Le squat profond a longtemps fait partie des positions de repos dans de nombreuses régions du monde. Il reste présent dans certains gestes du quotidien, notamment pour cuisiner près du sol, jardiner ou attendre. Dans les sociétés où les chaises structurent la majeure partie de la journée, cette amplitude devient moins familière. Cela ne signifie pas qu’un adulte doit retrouver immédiatement la position d’un enfant accroupi. Les proportions du fémur, la mobilité de cheville, les antécédents articulaires et les habitudes de mouvement changent fortement l’expérience.

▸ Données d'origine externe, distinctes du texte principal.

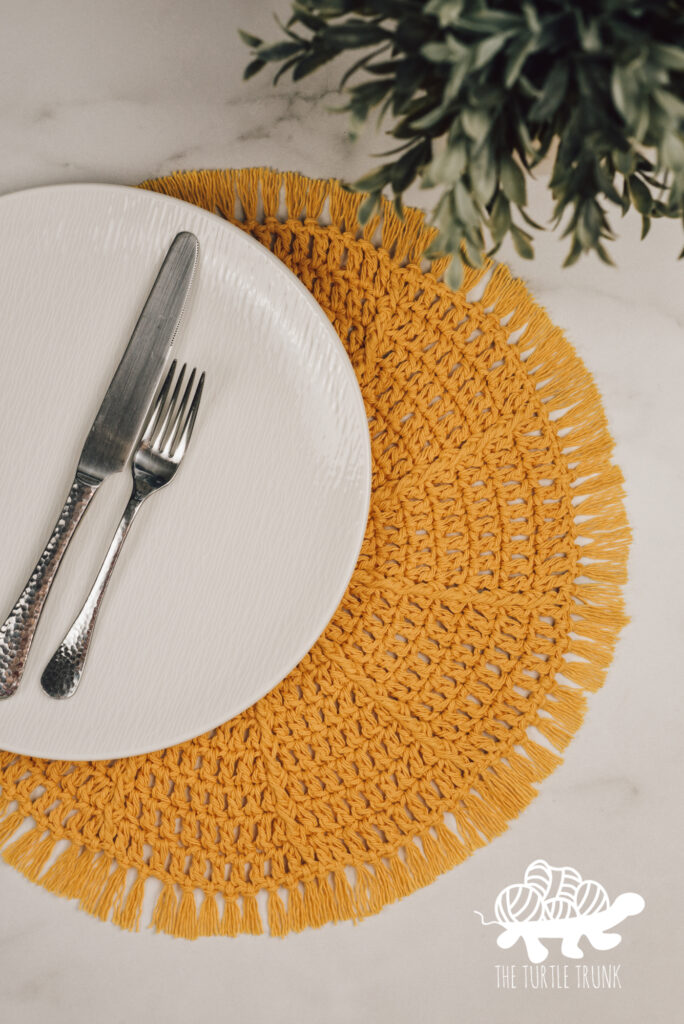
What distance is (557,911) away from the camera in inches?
26.1

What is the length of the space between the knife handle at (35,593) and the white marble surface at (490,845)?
23 centimetres

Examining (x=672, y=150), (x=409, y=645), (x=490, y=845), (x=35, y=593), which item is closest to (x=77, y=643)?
(x=35, y=593)

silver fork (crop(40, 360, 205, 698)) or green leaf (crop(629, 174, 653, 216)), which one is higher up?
green leaf (crop(629, 174, 653, 216))

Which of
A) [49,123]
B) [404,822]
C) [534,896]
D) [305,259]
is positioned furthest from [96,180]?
[534,896]

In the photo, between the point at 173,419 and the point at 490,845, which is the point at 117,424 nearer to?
the point at 173,419

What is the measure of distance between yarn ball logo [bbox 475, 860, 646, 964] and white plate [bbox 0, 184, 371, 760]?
34 cm

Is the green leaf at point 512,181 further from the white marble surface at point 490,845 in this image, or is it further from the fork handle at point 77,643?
the fork handle at point 77,643

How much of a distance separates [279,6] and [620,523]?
0.54m

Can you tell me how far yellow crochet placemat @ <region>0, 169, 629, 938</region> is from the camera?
0.60 meters

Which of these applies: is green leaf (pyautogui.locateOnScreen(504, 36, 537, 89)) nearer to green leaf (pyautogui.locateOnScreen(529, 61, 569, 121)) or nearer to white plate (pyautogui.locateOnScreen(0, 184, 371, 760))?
green leaf (pyautogui.locateOnScreen(529, 61, 569, 121))

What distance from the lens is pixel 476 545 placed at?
0.62m

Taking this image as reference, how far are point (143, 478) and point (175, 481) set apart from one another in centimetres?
3

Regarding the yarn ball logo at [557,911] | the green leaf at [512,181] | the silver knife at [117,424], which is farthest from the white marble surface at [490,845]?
the green leaf at [512,181]

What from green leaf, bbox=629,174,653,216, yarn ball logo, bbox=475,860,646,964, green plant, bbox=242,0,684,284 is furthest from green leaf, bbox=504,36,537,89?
yarn ball logo, bbox=475,860,646,964
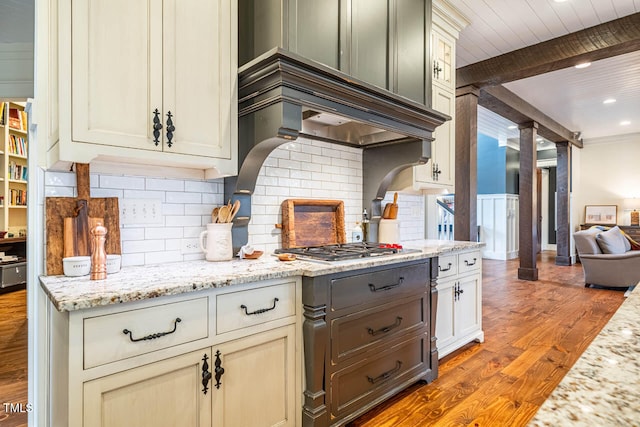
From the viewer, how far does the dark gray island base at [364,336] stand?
1.76 meters

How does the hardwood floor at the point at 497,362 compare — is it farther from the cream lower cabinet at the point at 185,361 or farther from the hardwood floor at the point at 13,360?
the cream lower cabinet at the point at 185,361

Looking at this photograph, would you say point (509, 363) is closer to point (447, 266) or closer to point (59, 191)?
point (447, 266)

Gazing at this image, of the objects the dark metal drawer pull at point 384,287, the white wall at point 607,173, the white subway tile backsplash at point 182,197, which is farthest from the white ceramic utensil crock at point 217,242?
the white wall at point 607,173

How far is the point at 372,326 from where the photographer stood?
79.5 inches

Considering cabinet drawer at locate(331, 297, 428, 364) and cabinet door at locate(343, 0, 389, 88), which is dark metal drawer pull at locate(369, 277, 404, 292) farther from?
cabinet door at locate(343, 0, 389, 88)

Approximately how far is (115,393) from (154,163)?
99 centimetres

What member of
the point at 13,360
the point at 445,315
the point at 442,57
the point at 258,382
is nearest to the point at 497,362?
the point at 445,315

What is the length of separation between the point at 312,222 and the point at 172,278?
1221 mm

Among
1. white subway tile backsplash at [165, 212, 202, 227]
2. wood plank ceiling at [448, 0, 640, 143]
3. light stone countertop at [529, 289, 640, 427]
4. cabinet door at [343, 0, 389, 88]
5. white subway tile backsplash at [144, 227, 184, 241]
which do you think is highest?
wood plank ceiling at [448, 0, 640, 143]

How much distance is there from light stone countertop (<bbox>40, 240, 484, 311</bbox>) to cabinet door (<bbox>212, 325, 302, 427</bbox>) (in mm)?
274

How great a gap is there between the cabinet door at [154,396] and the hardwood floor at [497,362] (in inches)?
39.3

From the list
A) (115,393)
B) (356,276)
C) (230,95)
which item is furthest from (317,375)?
(230,95)

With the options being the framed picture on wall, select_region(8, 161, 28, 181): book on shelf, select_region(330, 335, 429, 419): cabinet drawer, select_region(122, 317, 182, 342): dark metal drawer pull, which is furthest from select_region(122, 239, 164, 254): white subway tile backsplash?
the framed picture on wall

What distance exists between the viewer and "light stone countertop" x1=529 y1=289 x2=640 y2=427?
1.43ft
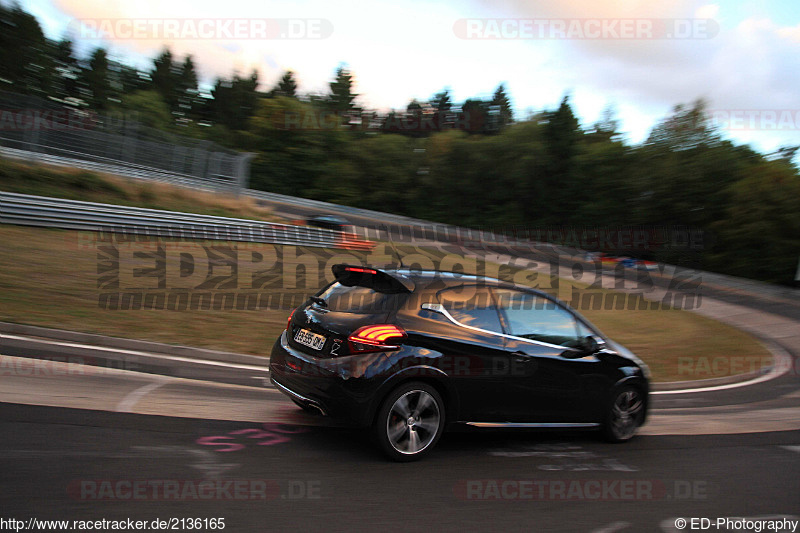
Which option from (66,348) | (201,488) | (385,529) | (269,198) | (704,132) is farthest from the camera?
(269,198)

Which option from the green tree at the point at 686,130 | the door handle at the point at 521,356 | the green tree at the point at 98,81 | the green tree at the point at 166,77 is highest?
the green tree at the point at 166,77

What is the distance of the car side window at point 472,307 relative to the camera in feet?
17.9

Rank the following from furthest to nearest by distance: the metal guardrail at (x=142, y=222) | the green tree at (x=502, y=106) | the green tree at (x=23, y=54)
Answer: the green tree at (x=502, y=106), the green tree at (x=23, y=54), the metal guardrail at (x=142, y=222)

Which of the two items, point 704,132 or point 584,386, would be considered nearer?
point 584,386

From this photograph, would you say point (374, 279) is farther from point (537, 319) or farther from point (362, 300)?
point (537, 319)

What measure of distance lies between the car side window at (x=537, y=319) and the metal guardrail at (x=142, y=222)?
15.2 meters

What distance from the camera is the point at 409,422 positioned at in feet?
16.7

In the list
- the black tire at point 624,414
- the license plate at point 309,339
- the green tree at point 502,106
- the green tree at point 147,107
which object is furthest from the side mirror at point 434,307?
the green tree at point 147,107

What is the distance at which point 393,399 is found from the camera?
195 inches

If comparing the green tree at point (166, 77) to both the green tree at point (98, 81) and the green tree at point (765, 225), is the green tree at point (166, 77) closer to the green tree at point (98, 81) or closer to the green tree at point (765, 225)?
the green tree at point (98, 81)

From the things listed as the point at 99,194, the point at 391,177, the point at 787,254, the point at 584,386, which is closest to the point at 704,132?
the point at 787,254

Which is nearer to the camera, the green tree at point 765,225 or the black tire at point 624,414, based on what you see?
the black tire at point 624,414

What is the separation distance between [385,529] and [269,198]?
48.9 meters

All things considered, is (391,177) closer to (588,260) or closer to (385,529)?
(588,260)
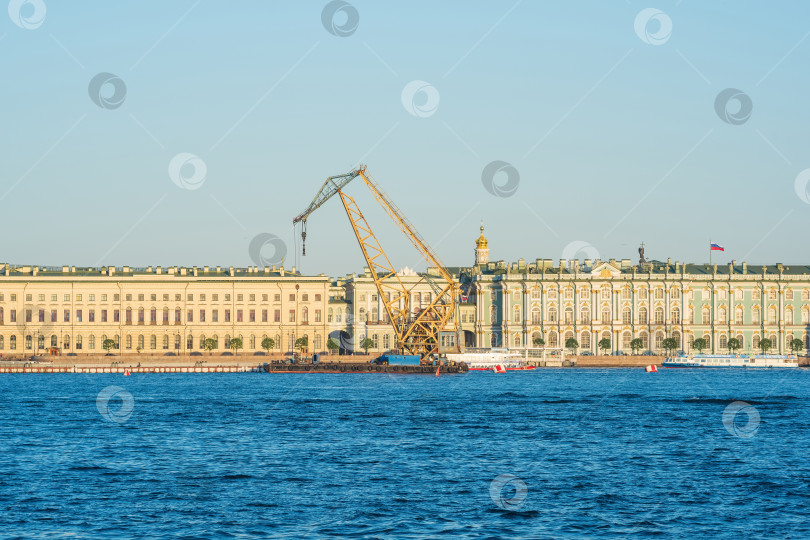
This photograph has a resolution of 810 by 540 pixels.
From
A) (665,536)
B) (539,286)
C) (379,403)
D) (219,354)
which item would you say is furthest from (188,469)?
(539,286)

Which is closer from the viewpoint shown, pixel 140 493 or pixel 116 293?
pixel 140 493

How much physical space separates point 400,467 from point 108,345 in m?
87.7

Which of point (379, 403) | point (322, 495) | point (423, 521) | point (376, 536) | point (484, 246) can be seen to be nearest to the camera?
point (376, 536)

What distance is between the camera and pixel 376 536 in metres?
24.6

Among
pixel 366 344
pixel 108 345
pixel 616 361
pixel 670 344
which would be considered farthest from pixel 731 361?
pixel 108 345

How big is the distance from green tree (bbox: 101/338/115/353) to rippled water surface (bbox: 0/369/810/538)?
2155 inches

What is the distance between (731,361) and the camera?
385 ft

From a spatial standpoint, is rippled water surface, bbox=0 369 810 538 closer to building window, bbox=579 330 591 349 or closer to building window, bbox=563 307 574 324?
building window, bbox=579 330 591 349

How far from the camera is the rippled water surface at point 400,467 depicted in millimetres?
26125

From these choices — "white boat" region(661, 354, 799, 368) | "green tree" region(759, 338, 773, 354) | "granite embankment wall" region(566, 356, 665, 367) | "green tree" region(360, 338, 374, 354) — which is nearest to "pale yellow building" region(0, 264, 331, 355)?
"green tree" region(360, 338, 374, 354)

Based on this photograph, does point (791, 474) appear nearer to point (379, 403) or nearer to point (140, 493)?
point (140, 493)

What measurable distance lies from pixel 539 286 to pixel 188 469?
9478cm

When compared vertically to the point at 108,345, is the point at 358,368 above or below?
below

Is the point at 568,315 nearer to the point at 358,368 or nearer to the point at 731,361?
the point at 731,361
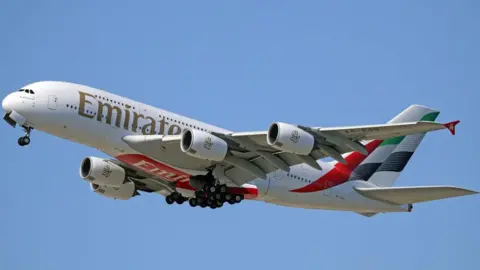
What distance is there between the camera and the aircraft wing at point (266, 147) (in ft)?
A: 131

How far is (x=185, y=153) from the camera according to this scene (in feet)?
142

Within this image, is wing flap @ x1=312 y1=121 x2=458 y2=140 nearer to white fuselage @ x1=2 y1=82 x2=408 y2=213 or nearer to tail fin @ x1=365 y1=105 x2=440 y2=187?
white fuselage @ x1=2 y1=82 x2=408 y2=213

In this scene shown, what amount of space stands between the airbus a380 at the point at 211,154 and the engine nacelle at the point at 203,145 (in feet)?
0.14

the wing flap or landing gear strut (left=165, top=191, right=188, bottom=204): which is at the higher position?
the wing flap

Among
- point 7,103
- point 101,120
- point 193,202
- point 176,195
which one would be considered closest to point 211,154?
point 101,120

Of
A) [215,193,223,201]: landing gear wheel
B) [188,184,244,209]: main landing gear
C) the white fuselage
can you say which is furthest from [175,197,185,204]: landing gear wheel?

Des travaux d’observation sur des populations moins sédentaires ont montré que les positions accroupies et agenouillées sollicitent les muscles des jambes plus souvent que la station assise prolongée. Ces données ne prouvent pas que faire Malasana prévient une maladie ou remplace une activité physique complète. Elles rappellent une chose pratique. Alterner les positions au cours de la journée fait travailler le corps autrement qu’une succession de chaises, de voiture et de canapé.
La sensation recherchée se situe souvent dans les chevilles, l’intérieur des cuisses et les fessiers. Un étirement modéré peut apparaître dans le bas du dos quand la colonne s’allonge. Une pincée nette devant la hanche ou une douleur qui traverse le genou ne fait pas partie du travail attendu. Descendez moins bas, élargissez les pieds ou remontez.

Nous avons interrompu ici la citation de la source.